Five Facts About Hunger
July 14th, 2015
1 in 10 residents and 15% of all children in Bucks County are considered “food insecure.”
What are the real consequences of hunger? Here are 5 things you need to know:
1. Kids who are hungry have a harder time concentrating in school, and are more likely to get sick.
Kids can distracted by their hunger, making it hard to focus in school. That means they fall behind academically. They also get frequent headaches and stomach aches which can lead to missed days of school. The result? They end up significantly behind their peers – and that can have long-term effects.
2. Seniors who are hungry are more likely to experience heart attacks, depression, and asthma.

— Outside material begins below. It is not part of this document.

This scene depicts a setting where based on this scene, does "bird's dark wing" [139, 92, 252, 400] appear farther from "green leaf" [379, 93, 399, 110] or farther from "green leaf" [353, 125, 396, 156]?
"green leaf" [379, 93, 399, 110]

Food insecure seniors often have a hard time getting all the nutrients they need to remain healthy and strong. When there are gaps in their diets, it is easier for these seniors to develop chronic health conditions such as asthma and heart problems. By making nutritious food available through pantries and senior centers, seniors will face less health challenges based on their diet.
3. Pregnant women who experience food insecurity are more likely to experience birth complications than women who are food secure.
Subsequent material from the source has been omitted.